• [Required actions]
#1 Render the sentence "Most sales of the VO-1000 went to large Class I railroads." from the Baldwin VO-1000 history into French.
#2 Extend the Baldwin VO-1000 history with the next passage, starting after its final sentence.

• [Page text]

-*-

The Baldwin VO-1000 proved to be the company's most popular diesel locomotive model. Including the later DS-4-4-1000 (which was essentially the same model reclassified) the Baldwin Locomotive Works sold more than 1,000 examples of the design. While the company did quite poorly in the main line diesel market, it could not even effectively compete with the American Locomotive Company (Alco) let alone industry leader Electro-Motive Division, railroads found its switcher line very reliable, efficient, and rugged. Most sales of the VO-1000 went to large Class I railroads. However, the diesel also found a market with the industries and smaller railroads looking to fill their power needs. Today, the VO-1000 is the best preserved Baldwin diesel, as more than a half-dozen can be found at museums around the country. Additionally, B&O #412 owned by the United Railroad Historical Society is leased out to shortline SMS Lines for revenue freight service.
Baldwin released its VO-1000 model at the same time as its VO-660 design. The designations behind Baldwin's switchers included engine type (the VO was a diesel engine built by De La Vergne who supplied many prime movers for Baldwin over the years) and horsepower (in this case, 1,000). It was a very straightforward setup that the company, for one reason or another, elected to change soon after using a complex set of numbers, letters, and dashes (far more complicated than designations other builders would use). In any event, if Baldwin had ever shown as much interest in main line diesel locomotives (where the real money was to be made) as it did its early switcher designs the company would surely have survived much longer or perhaps still even be in business today.
For more information about the VO-1000 model please click here. If you are somewhat familiar with the history of the industry, Baldwin was a leading steam locomotive manufacturer for decades and had been producing them since railroading practically began in the 1830s. When diesel locomotives first began appearing in manufacturers' catalogs in the 1930s (such as with the American Locomotive Company's small switchers and the Electro-Motive Corporation's FT and EA design) Baldwin showed little interest in the motive power. The company was not even able to build diesels until it purchased the I.P. Morris & De La Vergne company in 1931, which specialized in industrial diesel engines.
The VO-1000 was actually Baldwin's very first diesel locomotive model it ever released on its own, debuting the design in January, 1939 about four months before the VO-660 (in reality, Baldwin's idea of building customized diesel locomotives for either a specific railroad or certain work environment would prove unsuccessful). It was a bit longer than models being released by Alco and EMC at 48 feet, 10 inches. However, it carried the classic look that would come to define switcher models, an end cab that was wider and taller than the leading long hood to give crews maximum visibility. From an exterior standpoint the one lacking feature of the VO-1000, among all things, was few handrails none of which ran the length of the locomotives' walkways.

-*-

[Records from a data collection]
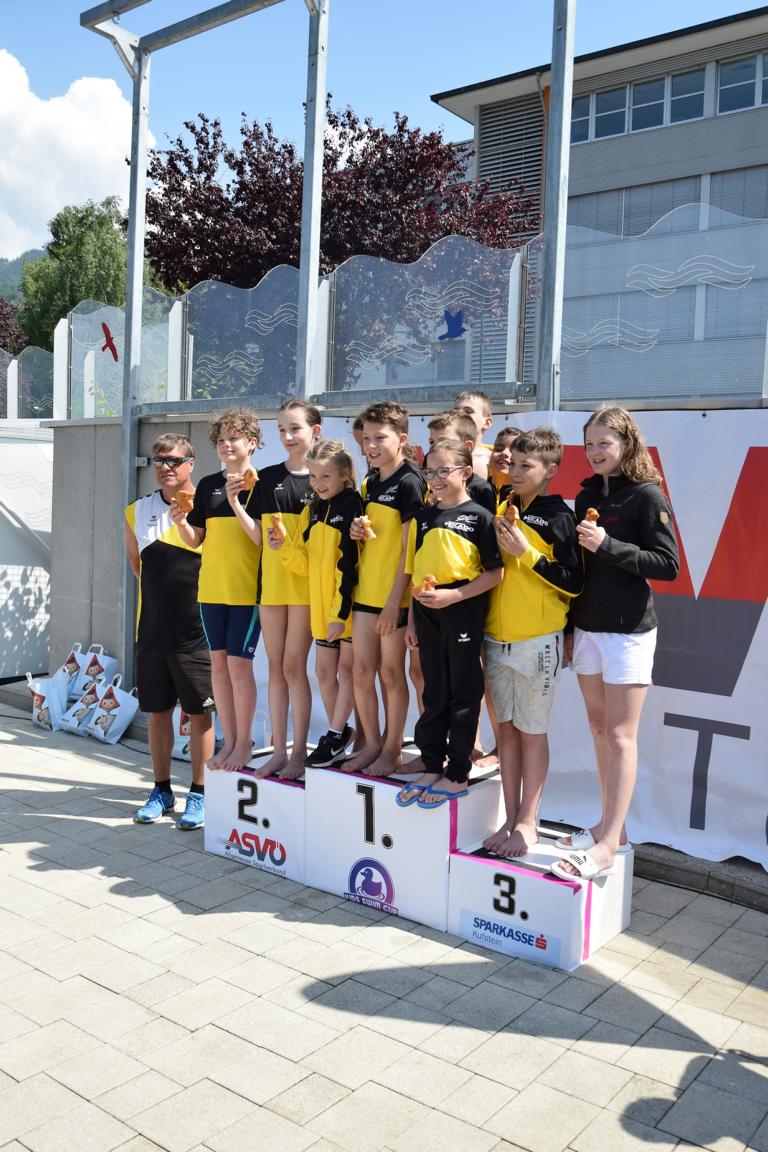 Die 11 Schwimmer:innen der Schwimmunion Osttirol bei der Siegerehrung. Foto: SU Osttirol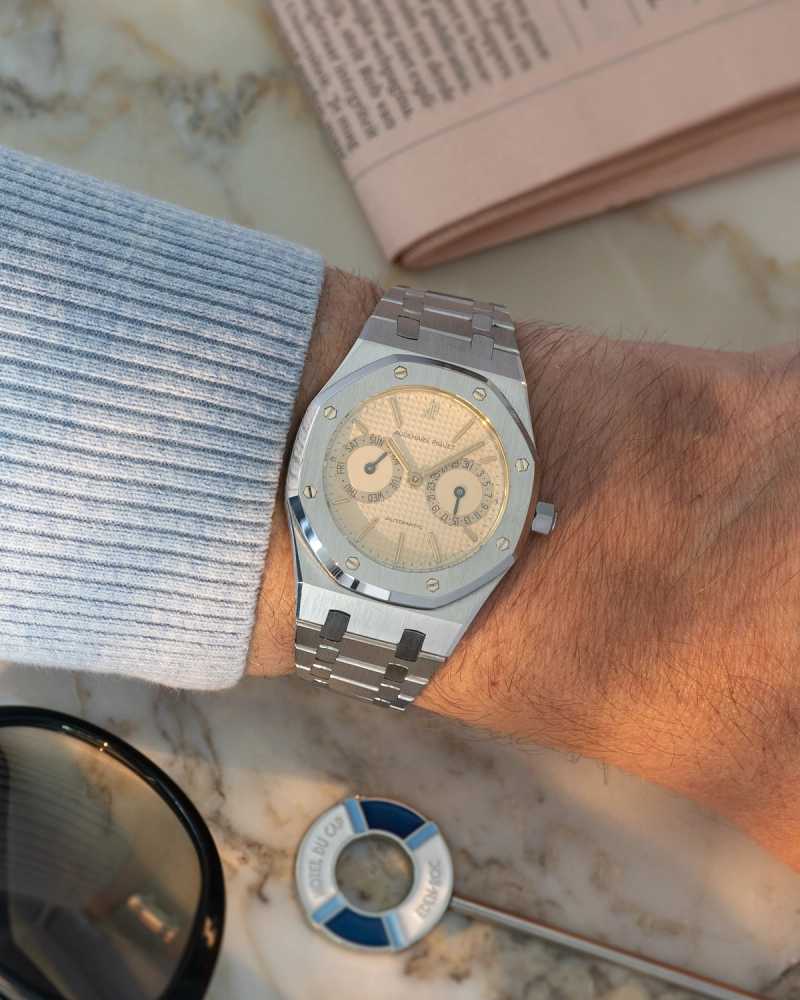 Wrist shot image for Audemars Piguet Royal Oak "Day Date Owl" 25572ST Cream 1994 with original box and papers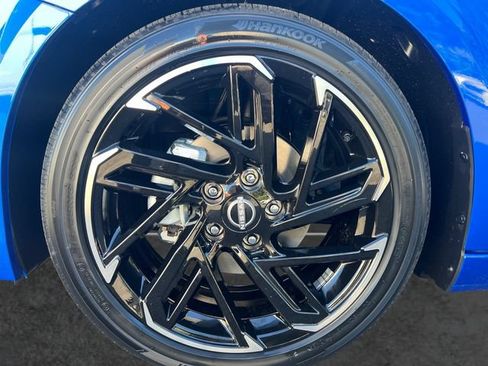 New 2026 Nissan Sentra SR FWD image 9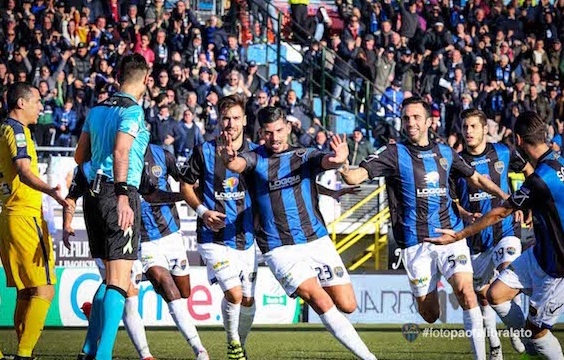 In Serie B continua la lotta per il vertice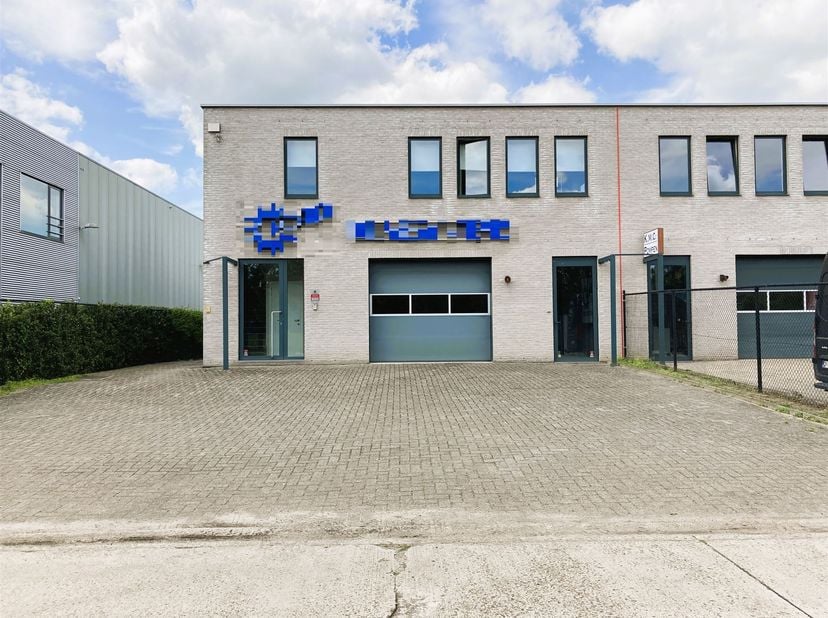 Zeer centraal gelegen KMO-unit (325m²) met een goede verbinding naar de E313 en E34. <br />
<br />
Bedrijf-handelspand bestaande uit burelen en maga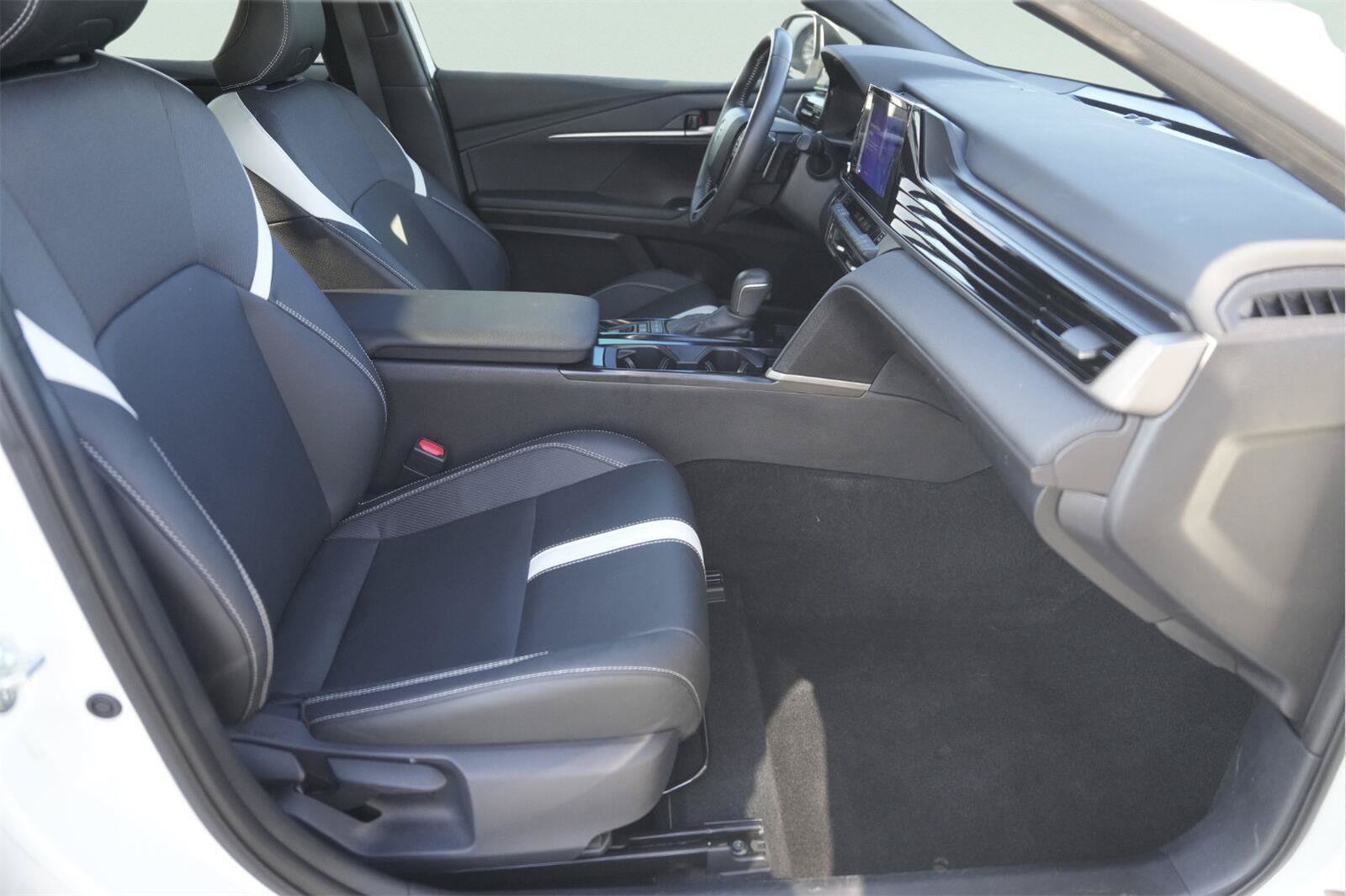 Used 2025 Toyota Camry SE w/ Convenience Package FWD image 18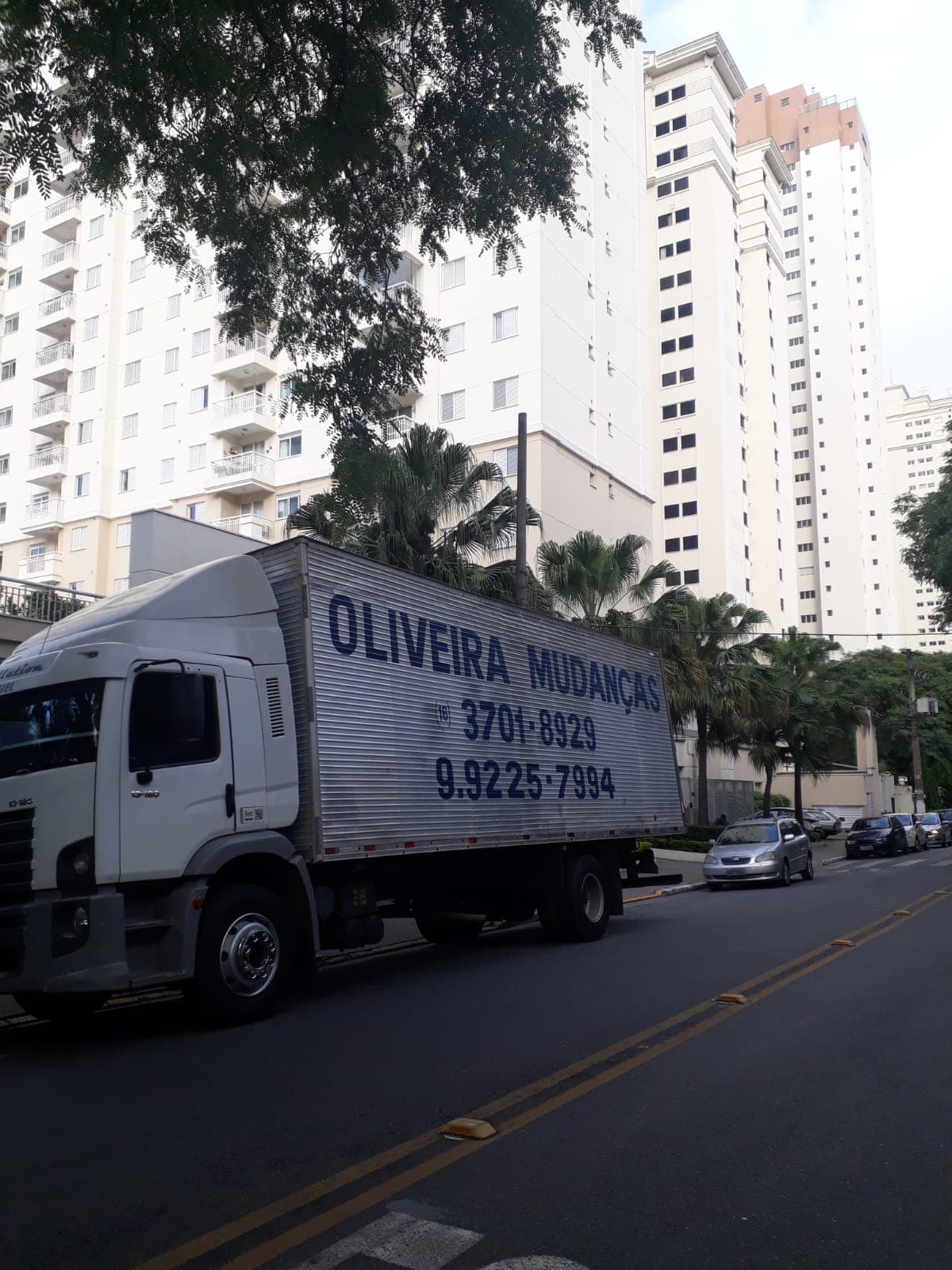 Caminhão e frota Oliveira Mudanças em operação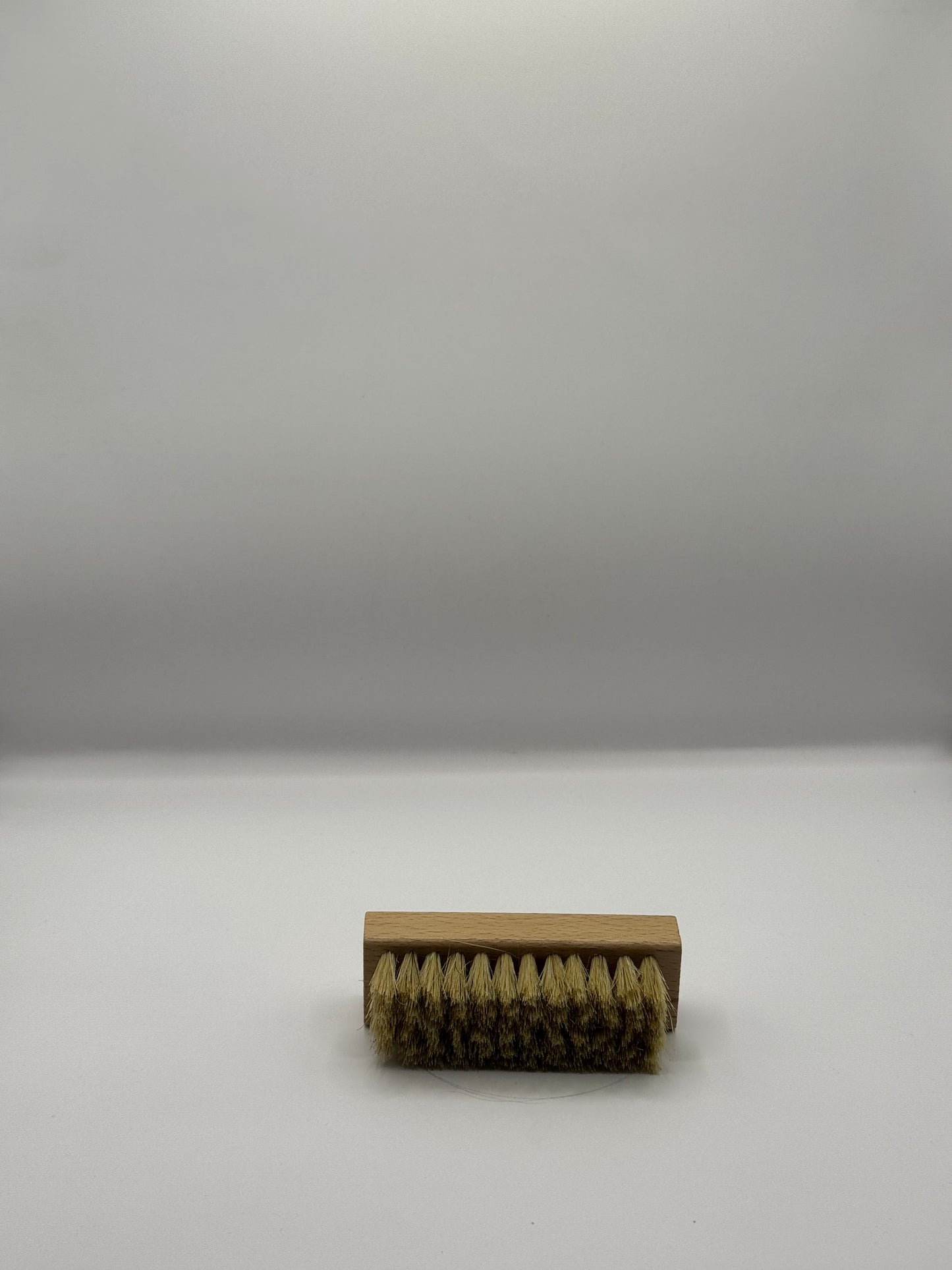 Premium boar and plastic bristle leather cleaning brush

-*-

• [Task-by-task outputs]
#1 La majeure partie des ventes de la VO-1000 a été réalisée auprès de grandes compagnies ferroviaires de classe I.

#2
As with the soon-to-be-released VO-660, the VO-1000 used a four-axle, B-B truck setup and featured internal components almost exclusively from Westinghouse (the two companies had worked well together for many years dating back to the late 19th century in collaborating to build electric locomotives). While the model did not feature dynamic braking or turbocharging it did offer excellent tractive effort; 60,000 pounds starting and 34,000 pounds continuous (a trait not lost on railroads). Given the switcher's weight (122.25 tons) and length they were quite versatile in light duty service such as branchline and yard work, which is where most railroads employed them.
It also made them marketable for industrial applications where many were also purchased. When production ended on the VO-1000 just after World War II, in December, 1946 548 would be built, which would all but equal Baldwin's total of later cab units and road switchers combined. An interesting sidenote about the VO1000 was that several lines like the Reading, Elgin, Joliet & Eastern, Atlantic Coast Line, Great Northern, St. Louis–San Francisco Railway, and the Santa Fe all had their models later modified. Most, like the Reading sent theirs to EMD for repowering with the company's model 567 prime mover (the Reading's, for example, kept their outward appearance and still looked like a Baldwin but were classified as a VO-1000m).
The GN completely salvaged theirs, turning them into transfer cabooses. The most interesting, however, was Santa Fe's retrofitting one its VO-1000s into what became known as the "Beep" (also known as the SWBLW or "SWitcher, Baldwin Locomotive Works." The company repowered the locomotive with an EMD model 567C prime mover and had to construct a GP7-like hood (only shorter) to house the engine. The locomotive, though, kept its original Baldwin frame although it was given updated Blomberg B trucks. It entered service in December, 1970 and even though Santa Fe determined the idea unsuccessful the "Beep" (or "Baldwin Geep") remained in service until it was donated to the Western America Railroad Museum of Barstow, California. Finally, for more information about the VO-1000s please refer to the chart above.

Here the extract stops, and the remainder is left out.